Data for this task >>
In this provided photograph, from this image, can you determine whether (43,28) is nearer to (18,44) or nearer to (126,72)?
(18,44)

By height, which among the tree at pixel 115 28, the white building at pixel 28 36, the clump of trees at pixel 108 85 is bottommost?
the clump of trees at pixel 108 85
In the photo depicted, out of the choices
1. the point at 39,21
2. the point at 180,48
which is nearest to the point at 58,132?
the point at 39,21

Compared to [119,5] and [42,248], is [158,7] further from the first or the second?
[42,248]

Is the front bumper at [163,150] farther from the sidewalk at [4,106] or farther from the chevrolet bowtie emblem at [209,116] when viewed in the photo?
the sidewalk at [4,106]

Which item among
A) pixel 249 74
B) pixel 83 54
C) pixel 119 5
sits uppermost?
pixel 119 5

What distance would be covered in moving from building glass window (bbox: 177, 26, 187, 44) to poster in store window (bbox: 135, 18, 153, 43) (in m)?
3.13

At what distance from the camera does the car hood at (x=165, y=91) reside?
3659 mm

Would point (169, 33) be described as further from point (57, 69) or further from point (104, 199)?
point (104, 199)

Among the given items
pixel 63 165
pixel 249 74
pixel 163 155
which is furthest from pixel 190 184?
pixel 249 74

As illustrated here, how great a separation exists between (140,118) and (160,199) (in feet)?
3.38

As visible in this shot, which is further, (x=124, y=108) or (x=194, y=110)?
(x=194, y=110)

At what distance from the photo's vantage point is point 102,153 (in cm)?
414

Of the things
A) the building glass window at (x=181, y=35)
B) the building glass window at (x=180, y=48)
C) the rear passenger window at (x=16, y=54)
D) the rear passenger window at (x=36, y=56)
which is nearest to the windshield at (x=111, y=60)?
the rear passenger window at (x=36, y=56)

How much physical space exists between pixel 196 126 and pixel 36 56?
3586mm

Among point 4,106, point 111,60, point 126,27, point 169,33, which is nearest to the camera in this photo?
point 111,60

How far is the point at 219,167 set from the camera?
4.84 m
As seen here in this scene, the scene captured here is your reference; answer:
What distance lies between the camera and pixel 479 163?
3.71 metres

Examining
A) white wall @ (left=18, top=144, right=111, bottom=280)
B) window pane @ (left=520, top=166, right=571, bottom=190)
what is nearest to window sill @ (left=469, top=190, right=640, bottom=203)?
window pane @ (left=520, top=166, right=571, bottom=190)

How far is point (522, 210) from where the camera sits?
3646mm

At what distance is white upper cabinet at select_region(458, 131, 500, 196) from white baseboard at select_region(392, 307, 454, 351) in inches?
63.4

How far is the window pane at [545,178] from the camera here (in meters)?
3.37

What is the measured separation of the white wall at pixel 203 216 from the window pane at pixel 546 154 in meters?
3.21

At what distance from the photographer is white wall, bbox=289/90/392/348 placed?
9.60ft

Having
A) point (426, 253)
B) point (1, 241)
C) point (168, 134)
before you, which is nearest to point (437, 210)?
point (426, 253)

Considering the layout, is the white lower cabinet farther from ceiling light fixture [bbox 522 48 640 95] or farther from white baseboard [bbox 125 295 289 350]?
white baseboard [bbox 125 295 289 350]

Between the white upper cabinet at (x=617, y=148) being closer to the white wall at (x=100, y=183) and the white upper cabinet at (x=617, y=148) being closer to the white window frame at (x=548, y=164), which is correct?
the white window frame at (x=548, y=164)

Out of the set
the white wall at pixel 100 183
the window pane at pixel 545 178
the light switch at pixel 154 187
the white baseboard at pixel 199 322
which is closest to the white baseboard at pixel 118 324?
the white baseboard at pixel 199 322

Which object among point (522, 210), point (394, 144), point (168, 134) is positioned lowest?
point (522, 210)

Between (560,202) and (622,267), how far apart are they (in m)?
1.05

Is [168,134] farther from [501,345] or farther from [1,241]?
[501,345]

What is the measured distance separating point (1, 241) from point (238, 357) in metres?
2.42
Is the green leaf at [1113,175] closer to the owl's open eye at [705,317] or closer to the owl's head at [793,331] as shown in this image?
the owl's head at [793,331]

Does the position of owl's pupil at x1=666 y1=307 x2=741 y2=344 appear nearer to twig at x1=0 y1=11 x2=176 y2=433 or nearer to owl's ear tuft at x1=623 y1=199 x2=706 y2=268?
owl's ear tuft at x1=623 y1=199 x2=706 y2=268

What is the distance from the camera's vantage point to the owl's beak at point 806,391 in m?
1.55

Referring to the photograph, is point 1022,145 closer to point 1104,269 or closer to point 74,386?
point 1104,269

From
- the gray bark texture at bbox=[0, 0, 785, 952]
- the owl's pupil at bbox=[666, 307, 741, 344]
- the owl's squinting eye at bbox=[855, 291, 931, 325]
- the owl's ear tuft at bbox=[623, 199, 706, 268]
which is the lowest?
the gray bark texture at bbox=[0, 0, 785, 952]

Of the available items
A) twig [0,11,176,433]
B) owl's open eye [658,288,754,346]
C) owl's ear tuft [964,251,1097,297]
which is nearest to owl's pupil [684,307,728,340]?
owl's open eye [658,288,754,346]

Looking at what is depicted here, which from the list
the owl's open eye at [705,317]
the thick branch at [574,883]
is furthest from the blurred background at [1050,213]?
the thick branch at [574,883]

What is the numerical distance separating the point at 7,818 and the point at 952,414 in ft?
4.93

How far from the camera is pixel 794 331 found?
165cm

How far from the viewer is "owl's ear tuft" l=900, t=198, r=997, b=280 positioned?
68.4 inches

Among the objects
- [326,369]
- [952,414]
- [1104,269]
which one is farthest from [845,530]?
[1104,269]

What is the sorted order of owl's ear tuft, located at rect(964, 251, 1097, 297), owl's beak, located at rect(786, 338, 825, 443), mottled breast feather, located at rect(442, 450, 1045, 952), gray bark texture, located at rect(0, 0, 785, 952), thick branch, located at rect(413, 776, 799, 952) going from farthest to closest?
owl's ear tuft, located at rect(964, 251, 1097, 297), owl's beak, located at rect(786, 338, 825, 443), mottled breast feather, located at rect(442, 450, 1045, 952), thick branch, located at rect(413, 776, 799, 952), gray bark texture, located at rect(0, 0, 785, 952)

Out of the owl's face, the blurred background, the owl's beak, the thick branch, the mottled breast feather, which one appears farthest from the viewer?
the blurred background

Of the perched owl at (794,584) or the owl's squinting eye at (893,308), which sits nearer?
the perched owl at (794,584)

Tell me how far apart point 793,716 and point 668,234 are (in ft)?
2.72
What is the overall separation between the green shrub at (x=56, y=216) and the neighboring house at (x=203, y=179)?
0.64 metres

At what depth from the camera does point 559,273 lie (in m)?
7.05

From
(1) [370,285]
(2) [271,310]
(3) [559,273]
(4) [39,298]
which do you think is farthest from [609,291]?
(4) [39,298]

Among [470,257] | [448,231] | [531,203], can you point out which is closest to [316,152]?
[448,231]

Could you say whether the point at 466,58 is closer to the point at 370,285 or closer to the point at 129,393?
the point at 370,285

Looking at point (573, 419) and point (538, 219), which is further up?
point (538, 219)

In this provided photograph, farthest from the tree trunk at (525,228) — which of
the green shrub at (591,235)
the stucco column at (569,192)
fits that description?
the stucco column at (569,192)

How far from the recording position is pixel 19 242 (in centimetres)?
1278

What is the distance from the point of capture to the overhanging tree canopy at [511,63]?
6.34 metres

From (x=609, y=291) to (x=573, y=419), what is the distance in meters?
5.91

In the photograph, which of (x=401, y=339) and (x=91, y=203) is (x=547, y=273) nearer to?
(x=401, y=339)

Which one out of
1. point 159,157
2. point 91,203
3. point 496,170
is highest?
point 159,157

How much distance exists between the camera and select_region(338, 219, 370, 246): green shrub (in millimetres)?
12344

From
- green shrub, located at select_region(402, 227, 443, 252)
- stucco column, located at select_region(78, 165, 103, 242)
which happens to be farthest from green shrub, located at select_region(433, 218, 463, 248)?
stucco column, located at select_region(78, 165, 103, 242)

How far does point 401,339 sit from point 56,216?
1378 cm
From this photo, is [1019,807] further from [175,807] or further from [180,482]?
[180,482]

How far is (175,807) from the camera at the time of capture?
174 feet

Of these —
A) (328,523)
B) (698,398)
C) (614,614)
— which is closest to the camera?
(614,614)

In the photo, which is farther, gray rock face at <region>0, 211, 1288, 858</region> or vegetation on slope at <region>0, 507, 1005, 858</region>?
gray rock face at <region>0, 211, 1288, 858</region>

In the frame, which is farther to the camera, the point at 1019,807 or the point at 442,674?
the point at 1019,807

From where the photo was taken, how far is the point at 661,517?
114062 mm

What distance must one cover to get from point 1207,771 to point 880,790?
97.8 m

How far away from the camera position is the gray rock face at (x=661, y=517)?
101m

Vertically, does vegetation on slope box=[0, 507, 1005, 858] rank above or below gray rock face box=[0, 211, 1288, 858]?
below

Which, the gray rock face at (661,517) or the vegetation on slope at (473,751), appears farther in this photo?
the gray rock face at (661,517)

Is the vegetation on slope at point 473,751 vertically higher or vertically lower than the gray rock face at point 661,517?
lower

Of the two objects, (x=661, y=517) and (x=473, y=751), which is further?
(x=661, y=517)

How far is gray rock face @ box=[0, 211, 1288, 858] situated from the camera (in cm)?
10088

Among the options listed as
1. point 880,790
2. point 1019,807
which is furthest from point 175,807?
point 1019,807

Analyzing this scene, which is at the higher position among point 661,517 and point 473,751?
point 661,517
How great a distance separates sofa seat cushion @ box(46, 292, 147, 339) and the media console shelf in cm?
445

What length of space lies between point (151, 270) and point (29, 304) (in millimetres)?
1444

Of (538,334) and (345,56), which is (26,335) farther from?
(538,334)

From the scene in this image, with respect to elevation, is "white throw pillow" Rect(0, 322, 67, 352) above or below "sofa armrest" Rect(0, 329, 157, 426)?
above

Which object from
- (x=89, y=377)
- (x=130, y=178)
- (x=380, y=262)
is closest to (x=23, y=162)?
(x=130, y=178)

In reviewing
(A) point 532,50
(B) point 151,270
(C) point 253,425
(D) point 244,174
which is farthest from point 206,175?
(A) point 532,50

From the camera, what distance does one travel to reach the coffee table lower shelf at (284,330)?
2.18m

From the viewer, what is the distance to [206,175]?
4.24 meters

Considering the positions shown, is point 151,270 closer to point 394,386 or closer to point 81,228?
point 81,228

Stated task >> Return the line that contains "Which object from" and all lines after it, verbatim, and nothing else.

Result for this task >>
Which object from
- (x=89, y=377)
- (x=130, y=178)
- (x=380, y=262)
is closest to (x=23, y=162)?
(x=130, y=178)

In reviewing
(A) point 532,50
(B) point 151,270
(C) point 253,425
(D) point 244,174
which is farthest from point 206,175?
(A) point 532,50

From the camera, what distance does one travel to reach the coffee table lower shelf at (284,330)?
2.18m

From the viewer, what is the distance to [206,175]?
4.24 meters

Considering the positions shown, is point 151,270 closer to point 394,386 or closer to point 81,228?
point 81,228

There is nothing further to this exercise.